Work instruction | Starting with the line in which "Rose Bambina" appears, give back every line exactly as written until the listing ends, excluding pictures.

Data for this task |
────────────────────────────────────────
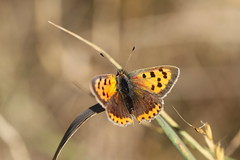 Small Copper - Wanstead Park.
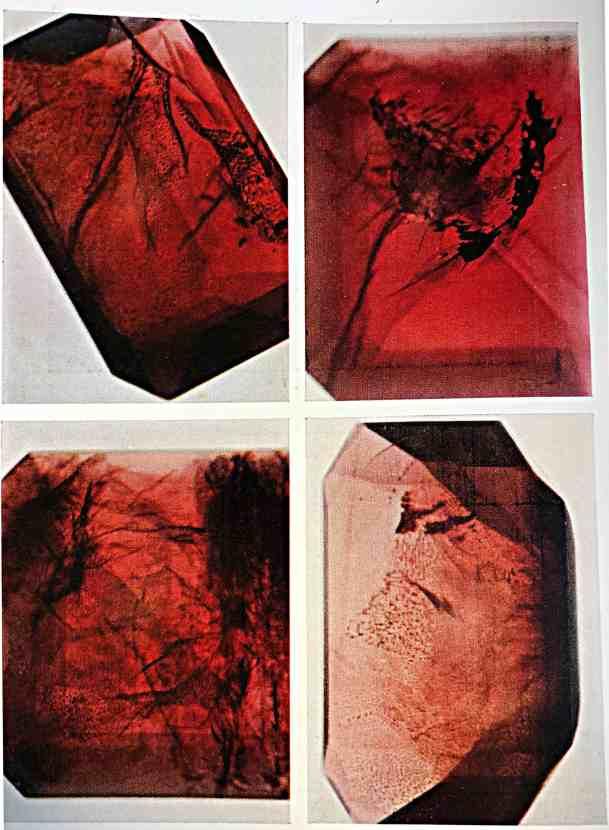 Rubino inclusioni tipo 2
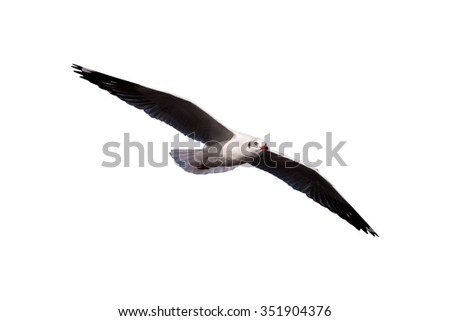 Seagulls flying isolated on a white background,with clipping path - stock photo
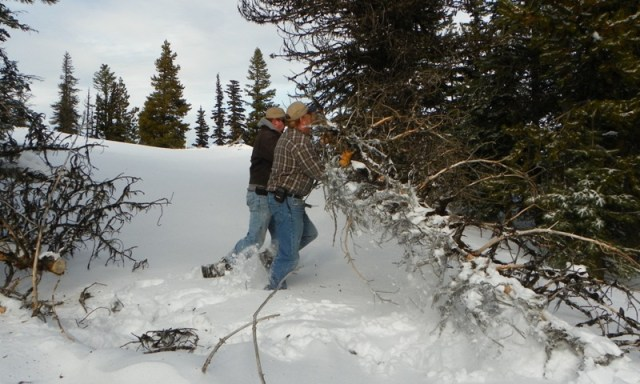 Cowiche: The Search for Deep Snow 52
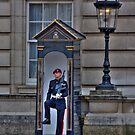 Buckingham Palace Guard by b8wsa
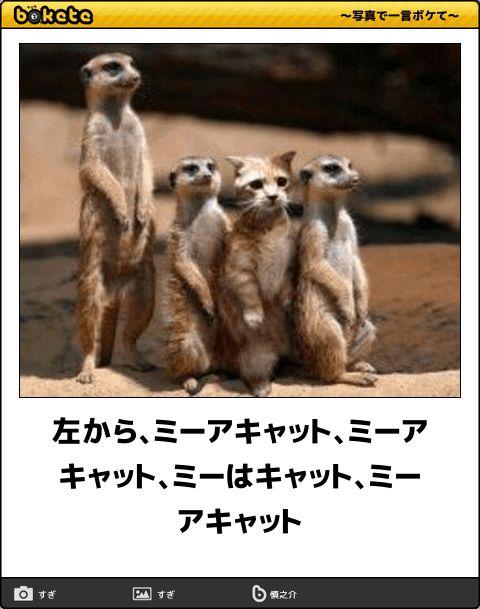 左から、ミーアキャット、ミーアキャット、ミーはキャット、ミーアキャット ...なんで紛れてんだよ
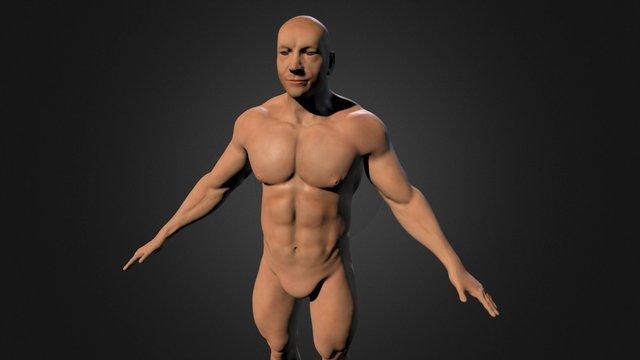 GPF 1 Male Anatomy Study 3D Model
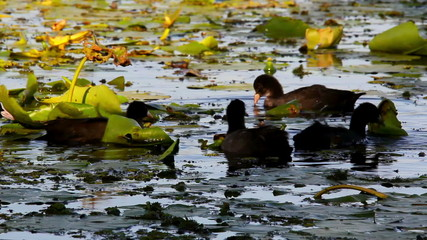 Eurasian coot searching for food in Danube Delta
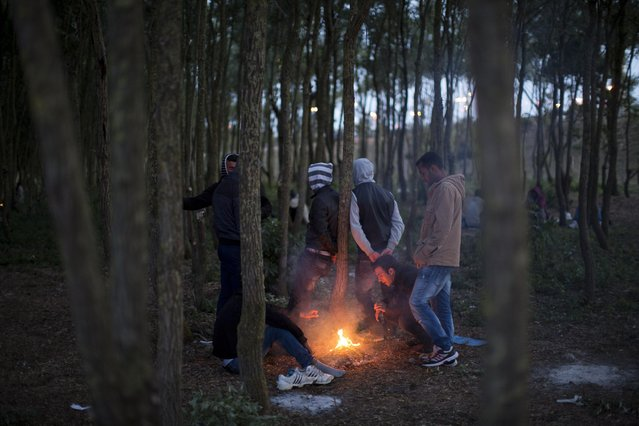 Migrants wait in a forest near to the Channel Tunnel in Calais, northern France, Tuesday, August 4, 2015. (Photo by Emilio Morenatti/AP Photo)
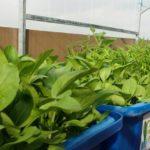 Mách bạn cách trồng và cách chăm sóc rau hữu cơ tại nhà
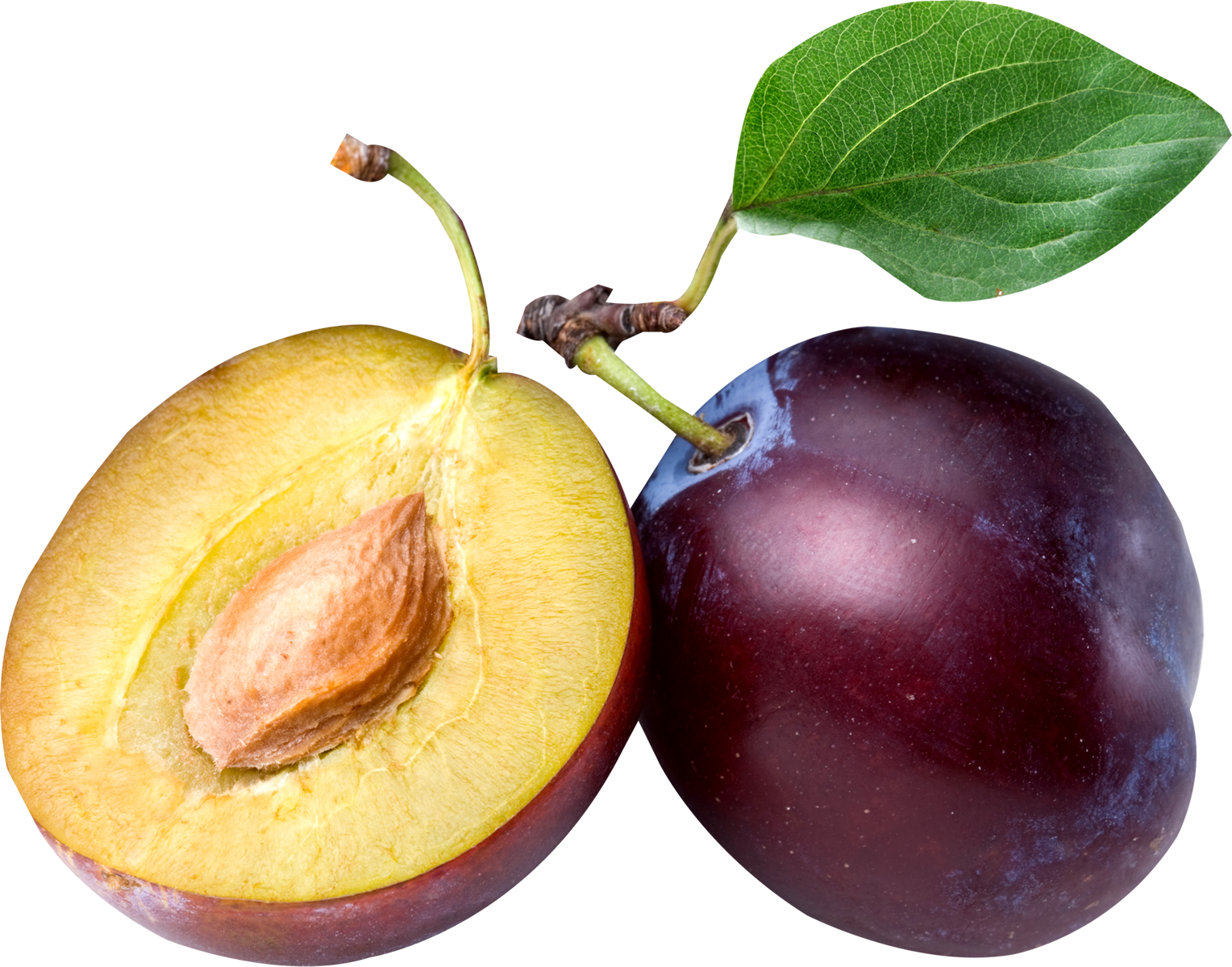 Plum PNG image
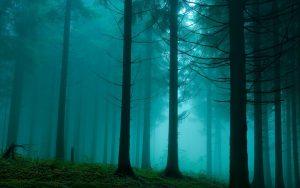 bluish fog in forest
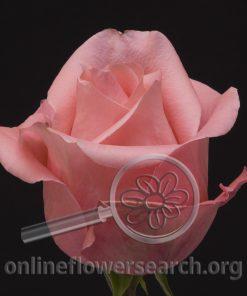 Rose Bambina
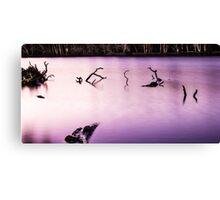 Sticks in a lake Canvas Print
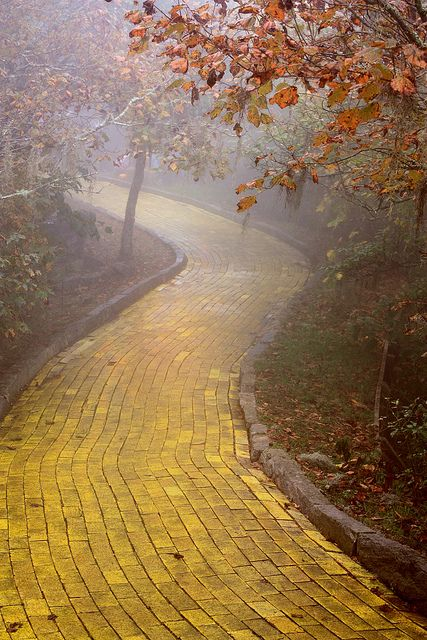 Yo were going here because then we can say we walked on the yellow brick road. Yellow Brick Road, Beech Mountain, N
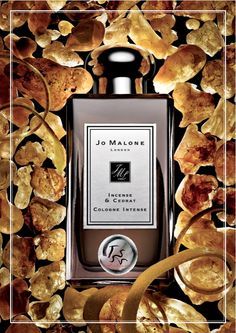 Jo Malone Incense & Cedrat Intense Cologne (2015): Great Bones Don't Lie {Perfume Review & Musings} {New Fragrance} http://www.mimifroufrou.com/scentedsalamander/2015/02/jo_malone_incense_cedrat_review.html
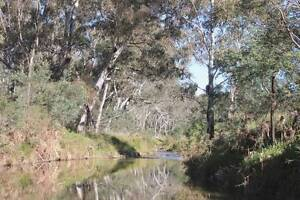 Peaceful rural land hideaway in NSW gold fields Windeyer Mudgee Area Preview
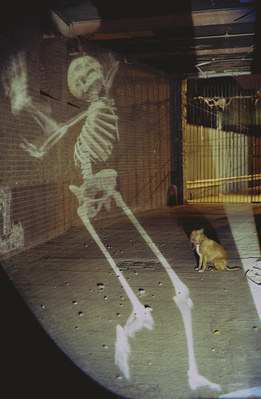 Juggling Skeleton at Coco Amardeil, Hackney Wick, London, 20...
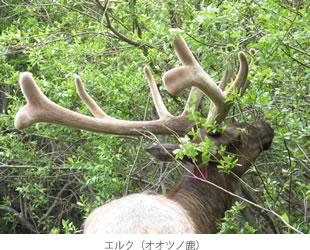 エルク(オオツノ鹿)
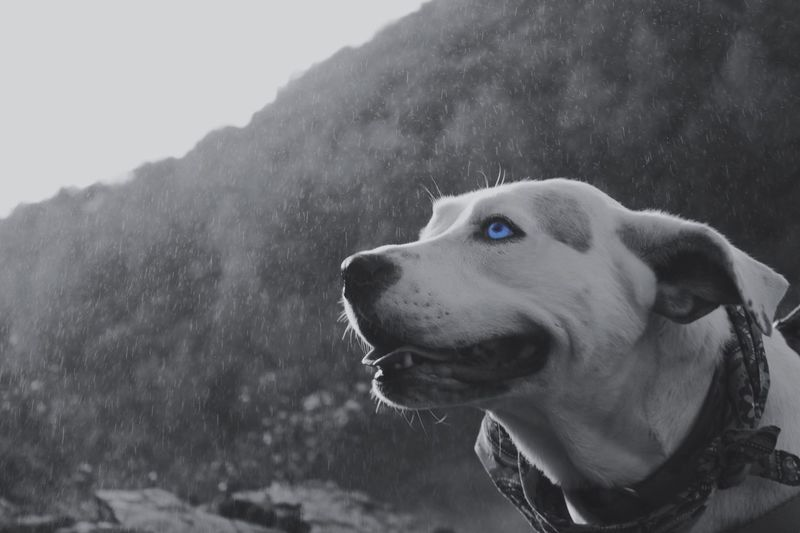 Close-up of dog against sky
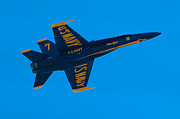 Mark Dodd - Blue Angels 20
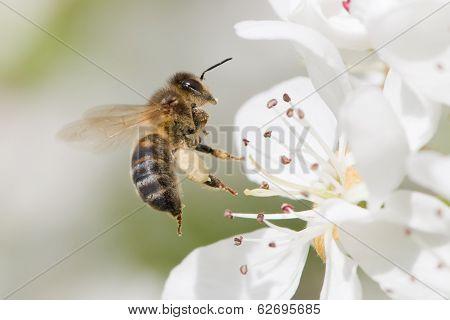flying bee pollinates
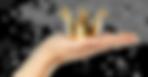 THS hand mit krone frei.png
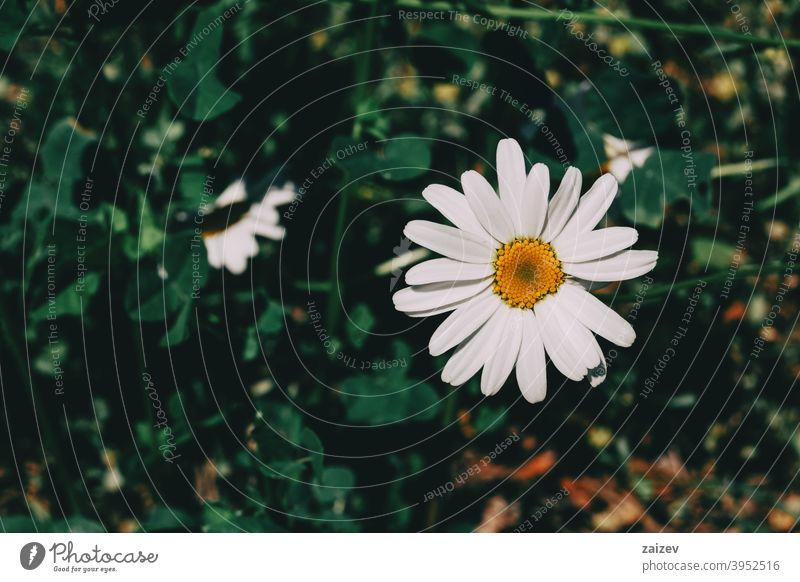 eine einzelne Leukanthemenblüte mit weißen Blütenblättern und einer gelben Mitte leucanthemum horizontal Ausschnitt Medizin Schlag blumig ornamental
────────────────────────────────────────
Solution to this problem |
 Rose Bambina
 Sticks in a lake Canvas Print
 Yo were going here because then we can say we walked on the yellow brick road. Yellow Brick Road, Beech Mountain, N
 Jo Malone Incense & Cedrat Intense Cologne (2015): Great Bones Don't Lie {Perfume Review & Musings} {New Fragrance} http://www.mimifroufrou.com/scentedsalamander/2015/02/jo_malone_incense_cedrat_review.html
 Peaceful rural land hideaway in NSW gold fields Windeyer Mudgee Area Preview
 Juggling Skeleton at Coco Amardeil, Hackney Wick, London, 20...
 エルク(オオツノ鹿)
 Close-up of dog against sky
 Mark Dodd - Blue Angels 20
flying bee pollinates
 THS hand mit krone frei.png
 eine einzelne Leukanthemenblüte mit weißen Blütenblättern und einer gelben Mitte leucanthemum horizontal Ausschnitt Medizin Schlag blumig ornamental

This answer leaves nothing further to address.